Chapter 13: Vertex AI (Google's VO3) Integration for Text-to-Video¶
Video: Watch this chapter on YouTube (2:43:10)
Overview¶
This chapter demonstrates how to access Google's VO3 video generation model directly through Vertex AI on Google Cloud Platform, as an alternative to using third-party platforms like WaveSpeed. This approach provides direct access to Google's infrastructure with full control over API calls.
Detailed Summary¶
Why Direct Vertex AI Access?¶
While platforms like WaveSpeed AI provide convenient unified APIs, direct Vertex AI access offers:
- Direct Google infrastructure: No intermediary
- Full API control: All parameters available
- Potentially lower costs: No platform markup (though still expensive)
- GCS integration: Output directly to Google Cloud Storage
Prerequisites¶
- Google Cloud Platform account
- Billing enabled
- Vertex AI API enabled
- OAuth2 credentials configured
Workflow Architecture¶
Step 1: Manual Trigger¶
Start with a simple Manual Trigger for testing the API connection.
Step 2: Understanding the API Endpoint¶
From Vertex AI documentation (cloud.google.com/vertex-ai), the endpoint format is:
https://us-central1-aiplatform.googleapis.com/v1/projects/{PROJECT_ID}/locations/us-central1/publishers/google/models/{MODEL_ID}:generateVideo
Parameters to Configure¶
- PROJECT_ID: Your Google Cloud project ID (not project number)
- MODEL_ID: e.g.,
veo-3-fast-generate-0.1
Step 3: OAuth2 Authentication Setup¶
Vertex AI requires Google OAuth2, not simple API keys.
Configuring Credentials in n8n¶
- HTTP Request node → Authentication
- Select Predefined Credential Type
- Choose Google OAuth2 API
Creating OAuth2 Credential¶
- Create new credential
- Need from Google Cloud Console:
- Client ID
- Client Secret
- Important: Add scope for cloud platform access:
Enabling Vertex AI API¶
- Go to Google Cloud Console
- Search "Vertex AI API"
- Click Enable
Complete OAuth Flow¶
- Click "Sign in with Google"
- Select account
- Grant permissions
- See "Connection successful"
Step 4: Configure POST Request¶
URL Configuration¶
Full URL with your project ID:
https://us-central1-aiplatform.googleapis.com/v1/projects/YOUR_PROJECT_ID/locations/us-central1/publishers/google/models/veo-3-fast-generate-0.1:generateVideo
JSON Body¶
Use raw JSON body format:
{
"instances": [
{
"prompt": "A serene walk down the beach at sunset, gentle waves lapping the shore"
}
],
"parameters": {
"aspectRatio": "16:9",
"durationSeconds": 8,
"sampleCount": 1
}
}
Notes:
- durationSeconds must be 8 (VO3 requirement)

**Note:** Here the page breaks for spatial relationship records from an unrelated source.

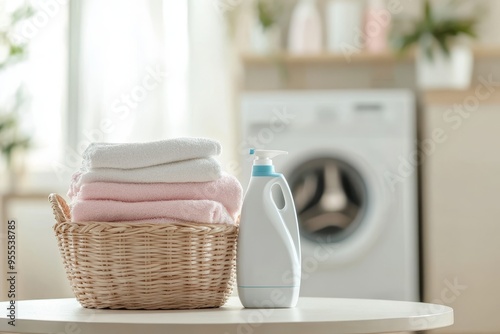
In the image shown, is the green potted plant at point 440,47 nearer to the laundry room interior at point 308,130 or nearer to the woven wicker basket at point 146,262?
the laundry room interior at point 308,130

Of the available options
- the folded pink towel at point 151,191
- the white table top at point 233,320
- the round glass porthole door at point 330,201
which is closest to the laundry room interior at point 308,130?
the round glass porthole door at point 330,201

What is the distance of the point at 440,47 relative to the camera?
375 cm

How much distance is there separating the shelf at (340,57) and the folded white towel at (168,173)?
8.69ft

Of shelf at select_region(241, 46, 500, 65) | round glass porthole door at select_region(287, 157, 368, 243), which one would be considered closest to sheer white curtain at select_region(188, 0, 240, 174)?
shelf at select_region(241, 46, 500, 65)

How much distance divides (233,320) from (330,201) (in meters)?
2.43

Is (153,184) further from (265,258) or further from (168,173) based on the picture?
(265,258)

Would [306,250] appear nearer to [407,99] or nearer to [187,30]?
[407,99]

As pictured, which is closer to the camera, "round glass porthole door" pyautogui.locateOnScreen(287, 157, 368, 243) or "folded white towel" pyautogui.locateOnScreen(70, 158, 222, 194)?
"folded white towel" pyautogui.locateOnScreen(70, 158, 222, 194)

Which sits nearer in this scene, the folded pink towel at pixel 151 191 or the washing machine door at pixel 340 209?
the folded pink towel at pixel 151 191

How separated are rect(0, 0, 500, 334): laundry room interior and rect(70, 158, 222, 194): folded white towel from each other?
2.05m

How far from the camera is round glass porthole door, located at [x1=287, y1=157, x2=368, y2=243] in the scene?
3.50m

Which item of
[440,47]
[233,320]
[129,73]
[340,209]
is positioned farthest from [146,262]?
[440,47]

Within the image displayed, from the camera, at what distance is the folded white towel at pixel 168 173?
1.28m

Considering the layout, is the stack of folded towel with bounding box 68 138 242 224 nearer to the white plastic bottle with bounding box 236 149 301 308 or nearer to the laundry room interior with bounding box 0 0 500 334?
the white plastic bottle with bounding box 236 149 301 308
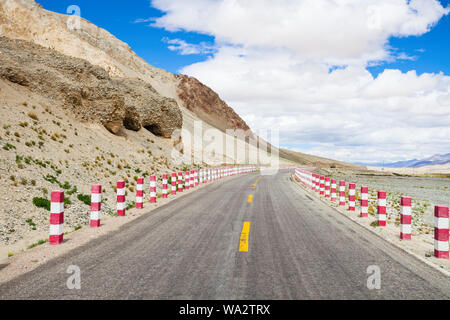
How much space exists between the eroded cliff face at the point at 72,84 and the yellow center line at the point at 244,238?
21.0 metres

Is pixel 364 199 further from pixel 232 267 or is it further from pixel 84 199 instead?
pixel 84 199

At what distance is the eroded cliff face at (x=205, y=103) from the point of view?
363ft

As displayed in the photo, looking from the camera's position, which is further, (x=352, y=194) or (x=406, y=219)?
(x=352, y=194)

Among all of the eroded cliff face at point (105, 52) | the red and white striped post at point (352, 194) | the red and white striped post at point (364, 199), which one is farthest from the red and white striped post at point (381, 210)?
the eroded cliff face at point (105, 52)

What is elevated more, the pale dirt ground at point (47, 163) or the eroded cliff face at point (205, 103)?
the eroded cliff face at point (205, 103)

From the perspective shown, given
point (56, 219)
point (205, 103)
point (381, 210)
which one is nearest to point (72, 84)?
point (56, 219)

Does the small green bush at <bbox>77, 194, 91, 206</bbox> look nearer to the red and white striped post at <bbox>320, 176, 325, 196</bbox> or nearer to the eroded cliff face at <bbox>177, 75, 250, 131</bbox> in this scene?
the red and white striped post at <bbox>320, 176, 325, 196</bbox>

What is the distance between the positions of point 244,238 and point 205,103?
4452 inches

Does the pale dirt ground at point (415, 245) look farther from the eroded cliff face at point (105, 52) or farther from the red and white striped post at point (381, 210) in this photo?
the eroded cliff face at point (105, 52)

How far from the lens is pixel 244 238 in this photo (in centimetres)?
666
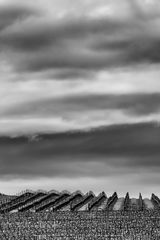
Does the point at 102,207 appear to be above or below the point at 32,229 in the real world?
above

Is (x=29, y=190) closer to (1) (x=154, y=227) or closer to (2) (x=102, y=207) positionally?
(2) (x=102, y=207)

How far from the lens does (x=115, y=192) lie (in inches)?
4825

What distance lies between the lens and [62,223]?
65500 mm

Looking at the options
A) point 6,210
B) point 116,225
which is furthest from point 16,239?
point 6,210

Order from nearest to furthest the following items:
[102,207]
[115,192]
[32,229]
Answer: [32,229] → [102,207] → [115,192]

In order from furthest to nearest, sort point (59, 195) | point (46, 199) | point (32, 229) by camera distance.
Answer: point (59, 195), point (46, 199), point (32, 229)

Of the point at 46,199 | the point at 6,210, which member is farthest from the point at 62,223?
the point at 46,199

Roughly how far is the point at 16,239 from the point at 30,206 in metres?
33.8

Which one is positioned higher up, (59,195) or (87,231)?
(59,195)

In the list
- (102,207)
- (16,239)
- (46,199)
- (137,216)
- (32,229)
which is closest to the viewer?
(16,239)

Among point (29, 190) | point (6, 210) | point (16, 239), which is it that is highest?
point (29, 190)

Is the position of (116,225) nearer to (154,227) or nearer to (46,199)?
(154,227)

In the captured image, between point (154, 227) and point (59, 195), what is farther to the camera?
point (59, 195)

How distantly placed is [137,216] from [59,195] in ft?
A: 154
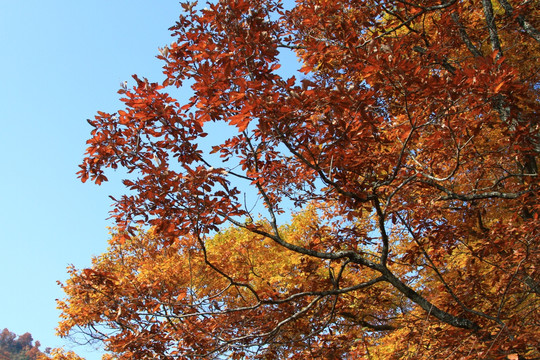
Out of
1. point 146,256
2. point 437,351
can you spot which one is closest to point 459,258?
point 437,351

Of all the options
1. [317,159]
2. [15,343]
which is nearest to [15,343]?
[15,343]

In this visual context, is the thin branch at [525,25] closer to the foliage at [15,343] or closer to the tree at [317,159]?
the tree at [317,159]

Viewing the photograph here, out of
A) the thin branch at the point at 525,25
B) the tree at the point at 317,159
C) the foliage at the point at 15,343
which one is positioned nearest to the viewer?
the tree at the point at 317,159

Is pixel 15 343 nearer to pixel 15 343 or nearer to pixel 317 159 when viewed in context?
pixel 15 343

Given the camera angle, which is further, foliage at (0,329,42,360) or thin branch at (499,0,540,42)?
foliage at (0,329,42,360)

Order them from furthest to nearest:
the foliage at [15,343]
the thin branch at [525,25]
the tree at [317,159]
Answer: the foliage at [15,343]
the thin branch at [525,25]
the tree at [317,159]

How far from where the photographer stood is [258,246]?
1113 cm

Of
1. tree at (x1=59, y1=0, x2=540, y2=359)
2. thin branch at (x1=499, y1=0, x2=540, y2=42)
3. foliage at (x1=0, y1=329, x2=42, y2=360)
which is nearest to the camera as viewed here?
tree at (x1=59, y1=0, x2=540, y2=359)

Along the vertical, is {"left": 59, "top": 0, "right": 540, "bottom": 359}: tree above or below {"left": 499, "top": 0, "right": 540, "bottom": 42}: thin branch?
below

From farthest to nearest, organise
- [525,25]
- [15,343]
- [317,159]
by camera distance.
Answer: [15,343] < [525,25] < [317,159]

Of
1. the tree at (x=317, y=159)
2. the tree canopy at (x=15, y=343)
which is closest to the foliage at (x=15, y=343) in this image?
the tree canopy at (x=15, y=343)

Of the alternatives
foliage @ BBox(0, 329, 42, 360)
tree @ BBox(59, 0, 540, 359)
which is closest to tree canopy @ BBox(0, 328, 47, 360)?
foliage @ BBox(0, 329, 42, 360)

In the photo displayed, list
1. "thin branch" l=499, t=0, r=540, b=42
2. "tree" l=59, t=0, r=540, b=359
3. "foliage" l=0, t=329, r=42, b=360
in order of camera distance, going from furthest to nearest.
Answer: "foliage" l=0, t=329, r=42, b=360 → "thin branch" l=499, t=0, r=540, b=42 → "tree" l=59, t=0, r=540, b=359

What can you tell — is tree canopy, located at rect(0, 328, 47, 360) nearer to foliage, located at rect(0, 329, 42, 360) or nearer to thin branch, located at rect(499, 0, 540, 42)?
foliage, located at rect(0, 329, 42, 360)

- Remove outputGcsUri to receive Base64 response instead of GCS storage
Step 5: Wait Node¶
- Add Wait node
- Set 15 seconds
- Video generation takes time
Step 6: Poll for Results¶
Understanding the Response¶
The POST returns an operation name that must be polled.

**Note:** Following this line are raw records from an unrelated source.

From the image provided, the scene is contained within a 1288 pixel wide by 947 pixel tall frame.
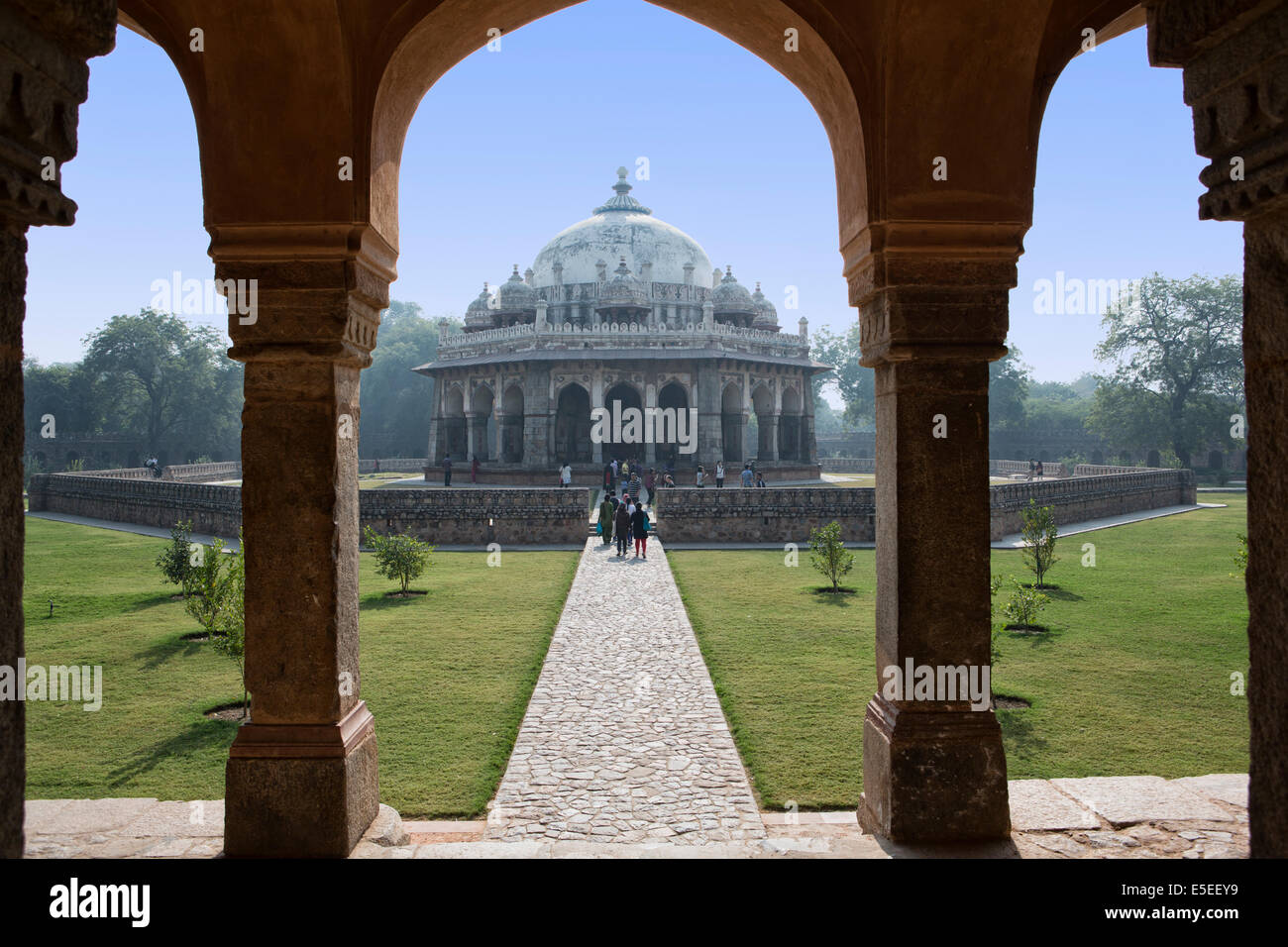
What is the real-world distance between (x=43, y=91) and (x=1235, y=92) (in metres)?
2.96

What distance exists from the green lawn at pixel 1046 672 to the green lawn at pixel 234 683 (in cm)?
176

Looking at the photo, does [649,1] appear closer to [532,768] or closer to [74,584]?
[532,768]

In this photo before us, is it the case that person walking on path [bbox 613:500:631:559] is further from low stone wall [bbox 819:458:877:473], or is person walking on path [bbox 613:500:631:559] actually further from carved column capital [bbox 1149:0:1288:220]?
low stone wall [bbox 819:458:877:473]

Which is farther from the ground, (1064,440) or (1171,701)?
(1064,440)

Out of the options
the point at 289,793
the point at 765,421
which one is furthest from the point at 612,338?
the point at 289,793

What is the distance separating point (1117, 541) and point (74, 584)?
56.8ft

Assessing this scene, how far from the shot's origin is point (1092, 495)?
20.3 metres

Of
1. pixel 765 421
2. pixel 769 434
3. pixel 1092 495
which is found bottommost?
pixel 1092 495

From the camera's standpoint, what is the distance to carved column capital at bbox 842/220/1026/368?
3.56m

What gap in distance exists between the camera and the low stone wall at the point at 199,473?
94.4 feet

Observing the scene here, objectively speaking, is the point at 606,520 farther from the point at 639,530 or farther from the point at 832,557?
the point at 832,557

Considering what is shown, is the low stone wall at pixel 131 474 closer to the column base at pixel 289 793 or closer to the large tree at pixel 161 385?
the large tree at pixel 161 385

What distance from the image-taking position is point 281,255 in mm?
3531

GET Request Configuration¶
- Add HTTP Request node
- Method: POST (for polling)
- URL: Long-running operation endpoint
- Body: Include operation name from POST response
Same OAuth2 Authentication¶
Use the same Google OAuth2 credential.
Step 7: If Loop for Status Check¶
- Add If node
- Condition type: Boolean
- Check:
doneequalstrue - True branch: Continue to processing
- False branch: Wait 15s → Loop back to poll
Step 8: Handling Base64 Response¶
Without GCS storage, Vertex AI returns video as Base64.
Extract to Field¶
- Add Set/Edit Fields node
- Create field
b64 - Value: The Base64 video data from response
Convert Base64 to File¶
- Add Convert node
- Operation: Move Base64 to file
- Input: The
b64field - Output: Binary file data
Step 9: Download/Deliver¶
Options for the final output:
- Download directly: For testing
- Upload to Drive: Store for later use
- Send via Telegram/Slack: Direct delivery
- Email with attachment: Gmail with binary attachment
GCS Alternative¶
For production, using Google Cloud Storage is recommended:
- Create GCS bucket
- Include in API request:
- Video saves directly to GCS
- Retrieve via GCS API or public URL
Cost Comparison: Direct vs WaveSpeed¶
| Factor | Vertex AI Direct | WaveSpeed |
|---|---|---|
| Setup complexity | Higher | Lower |
| Control | Full | Limited |
| Multi-model access | Google only | Many providers |
| Pricing | Google rates | Platform markup |
| Integration ease | OAuth required | API key |
When to Use Each Approach¶
Use Vertex AI Direct when: - Already in Google Cloud ecosystem - Need maximum control - Want GCS integration - Building enterprise solutions
Use WaveSpeed when: - Need multiple model providers - Want simple API key auth - Rapid prototyping - Cost comparison shopping
Key Takeaways¶
-
Direct Vertex AI access is possible: n8n can call Google's APIs directly.
-
OAuth2 is required: Unlike simple API keys, Google Cloud needs OAuth authentication.
-
Scope configuration is critical: The cloud-platform scope must be added.
-
Base64 without GCS: Remove storage URI to receive video as Base64 data.
-
8-second duration required: VO3 text-to-video requires specific duration.
-
Polling pattern still applies: Operation name returned, poll for completion.
-
Boolean status check: Vertex AI uses
done: trueinstead of "completed". -
Conversion needed for Base64: Additional nodes required to handle Base64 output.
-
GCS simplifies production: Direct storage avoids Base64 handling.
-
Platform choice depends on use case: Direct access vs unified platform is a tradeoff.
Conclusion¶
Direct Vertex AI integration demonstrates n8n's flexibility in connecting to any API, even complex OAuth-authenticated Google Cloud services. While this approach requires more setup than using a platform like WaveSpeed, it provides complete control and native Google Cloud integration. The pattern of OAuth authentication, async polling, and result handling applies to many Google Cloud AI services beyond video generation. For organizations already invested in Google Cloud, this direct approach may be preferable; for others, the simplicity of unified platforms justifies any additional cost. Both approaches produce the same high-quality VO3 output—the choice depends on infrastructure preferences and integration requirements.